Según informó TN, Carlos Keen es una pequeña localidad del partido de Luján que se transformó en uno de los destinos elegidos para una escapada de fin de semana desde la Ciudad de Buenos Aires. Ubicado a 88 kilómetros de la capital, el pueblo combina gastronomía tradicional, construcciones históricas y un entorno rural que invita a pasar el día.
A pesar de tener menos de 500 habitantes, la localidad recibe una importante cantidad de visitantes durante los fines de semana. Muchos llegan en busca de restaurantes, pulperías y casas de campo donde probar platos típicos de la cocina bonaerense.
La cercanía con Buenos Aires es uno de sus principales atractivos. El recorrido en auto puede demandar alrededor de una hora y media, por lo que es posible salir por la mañana, almorzar, recorrer el pueblo durante la tarde y regresar el mismo día.
Carlos Keen nació alrededor de su estación ferroviaria, que comenzó a funcionar hacia fines del siglo XIX. El tren tuvo un papel central en el crecimiento de la localidad y durante décadas fue clave para el traslado de personas y mercaderías.

Con el paso de los años, la actividad ferroviaria perdió protagonismo y el pueblo conservó parte de sus antiguas construcciones. La estación se convirtió así en uno de los puntos de interés para quienes llegan a conocer la localidad.
La gastronomía es actualmente uno de los principales motivos por los que los turistas eligen Carlos Keen. En sus restaurantes y espacios de comida tradicional se pueden encontrar asados, carnes al horno, pastas caseras, empanadas, picadas, guisos, panificados artesanales y productos regionales.
Una característica particular es que varios establecimientos funcionan dentro de antiguas construcciones rurales. De esta manera, la experiencia gastronómica se combina con un recorrido por parte de la historia del pueblo.
Después del almuerzo, una de las opciones es caminar por las calles de tierra, visitar la antigua estación ferroviaria y conocer diferentes edificios que mantienen la identidad rural de Carlos Keen.
También se destaca la capilla San Carlos Borromeo, junto con antiguos almacenes y otras construcciones que forman parte del patrimonio local.
El paisaje es otro de los atractivos.
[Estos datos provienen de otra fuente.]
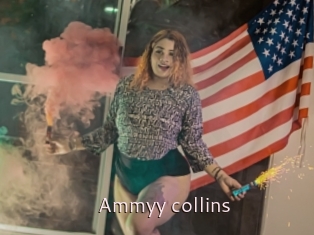 Ammyy_collins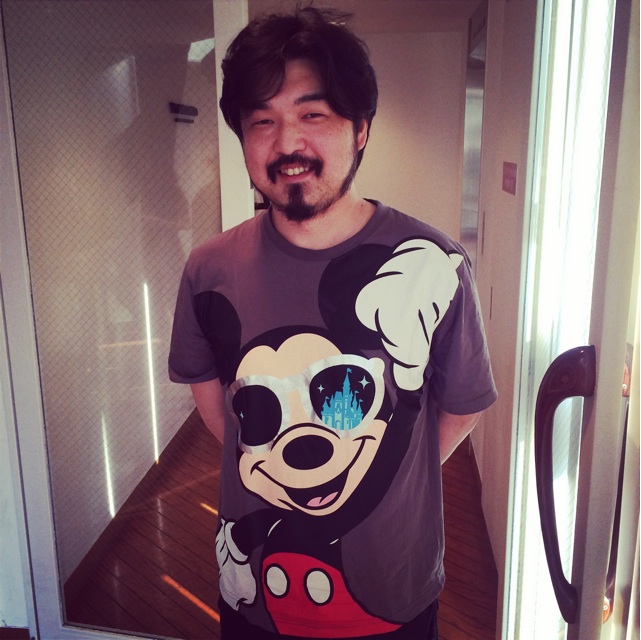 f:id:hynm_matsui:20140623140550j:plain f:id:hynm_matsui:20140623140550j:plain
El pueblo ofrece un entorno de campo, árboles y caminos tranquilos, alejado del ritmo de la Ciudad de Buenos Aires y de los grandes centros urbanos.
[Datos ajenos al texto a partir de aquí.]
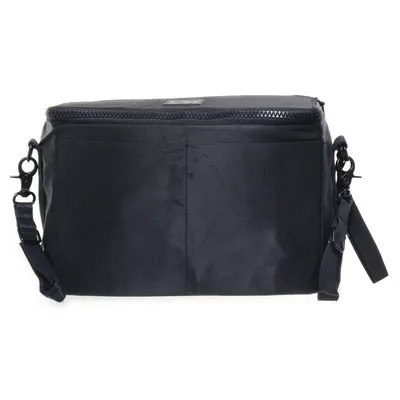 Barnvagnstillbehör (Svart) från Eastpak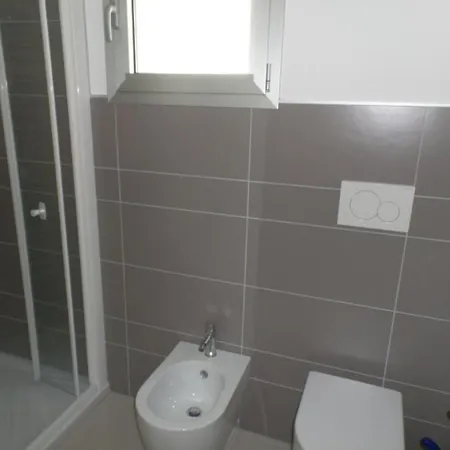 Apartment Cozy With Rooftop Pool Bibione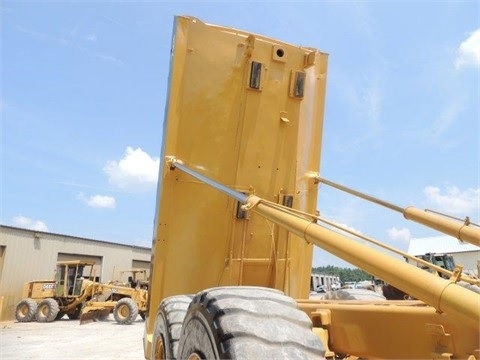 Caterpillar 725 importada a bajo costo Ref.: 1405349515818275 No. 3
Por su ubicación y su propuesta, Carlos Keen se consolidó como una alternativa para quienes buscan una escapada de un día, con gastronomía, historia y contacto con el paisaje rural sin necesidad de realizar un viaje largo.

Para llegar desde Buenos Aires, el acceso se realiza en auto y el tiempo estimado es de aproximadamente una hora y media, aunque puede variar según el punto de partida y las condiciones del tránsito.
Así, una localidad de menos de 500 habitantes logró convertirse en un destino turístico reconocido dentro de la provincia de Buenos Aires, especialmente durante los fines de semana.
Según informó TN, la combinación de gastronomía, patrimonio y cercanía con la capital bonaerense explica buena parte del atractivo que Carlos Keen mantiene entre quienes buscan una salida de campo.